Facebook ha trovato un compromesso con l’Australia sulla retribuzione delle news, ma ora la sfida si sposta in Europa.
Se la nazione dell’Oceania può finalmente tirare un sospiro di sollievo, così non è per l’Antico Continente, il quale si sta velocemente direzionando verso leggi che andranno proprio a toccare gli interessi dei grandi social network.
L’Australia ha infatti recentemente introdotto una legge che impone alle Big Tech la retribuzione ai giornali degli articoli condivisi sui vari portali, cosa che dovrebbe ribilanciare una situazione che viene percepita da molti come una prepotenza finanziaria perpetrata dalle industrie digitali.
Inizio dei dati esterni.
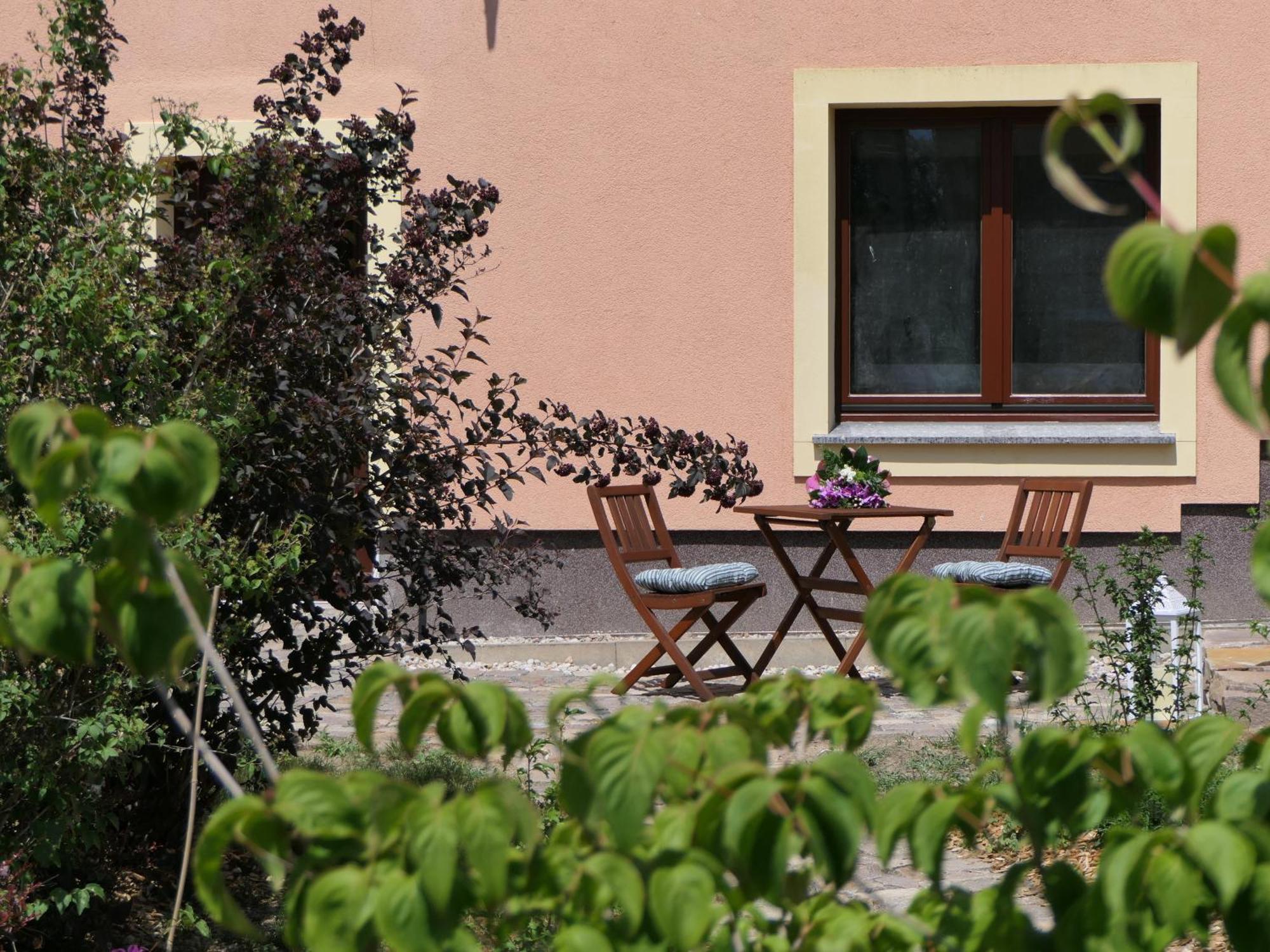 Blick Zum Stern Apartment *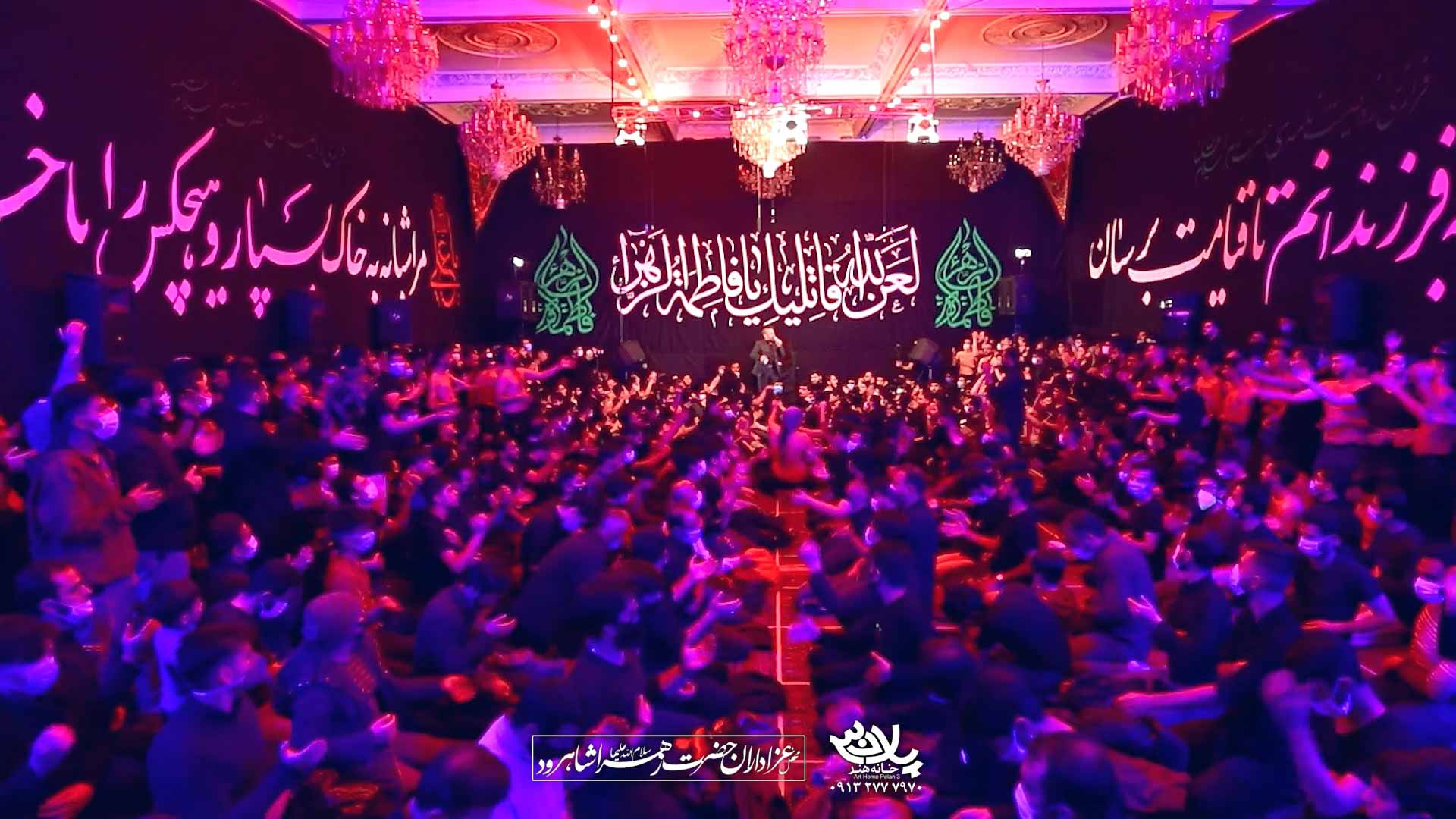 دانلود مداحی باورش سخته باورت میشه احمد واعظی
Sebbene la teoria sia difficile da dimostrare, a oggi si crede infatti che le notizie stiano portando molte più risorse alle casse dei social network di quante non ne garantiscano effettivamente agli organi di stampa.
Quella dell’Australia non è stata una vittoria schiacciante, il Governo è dovuto scendere a patteggiamenti, tuttavia si tratta di una vittoria che ha intaccato l’impenetrabile resilienza economica delle Big Tech.
Consci di questo, gli europei sono al punto di dover decidere con urgenza come gestire una nuova legge incentrata sul tema del pagamento degli articoli. Per adesso, la normativa è stata effettivamente applicata solamente dalla Francia, ma entro l’estate anche tutti i Paesi dell’UE dovranno adeguarsi.
Questa legge, sotto certi versi, è meno efficiente di quella australiana. Nello specifico, il più grosso limite patito dall’Europa è che la cosiddetta Copyright Directive permetterà comunque a Facebook e omologhi di pubblicare pro bono i titoli e gli “snippet” delle news, contenuti che spesso bastano e avanzano al lettore medio.
Un simile difetto non è correggibile nell’immediato, ma le singole nazioni hanno ancora l’opportunità di dire la loro su un altro elemento assolutamente vitale, ovvero la gestione delle retribuzioni.
Per evitare che le Big Tech esercitino il loro strapotere a sfavore degli organi di stampa, l’Australia si è assicurata che le trattative siano seguite da un arbitrato che garantisca che tutto si svolga con equità. L’Europa ha invece optato per una soluzione più ambigua e ha delegato ai singoli Paesi Membri il compito di trovare “meccanismi di aggiustamento dei contratti” a cui Facebook, Google e tutti gli altri si dovranno adeguare.
Da più parti si chiede dunque che i governi calchino ora la mano, guadagnando quanto più terreno sia loro possibile, magari approfittando della breccia spalancata coraggiosamente dall’Australia.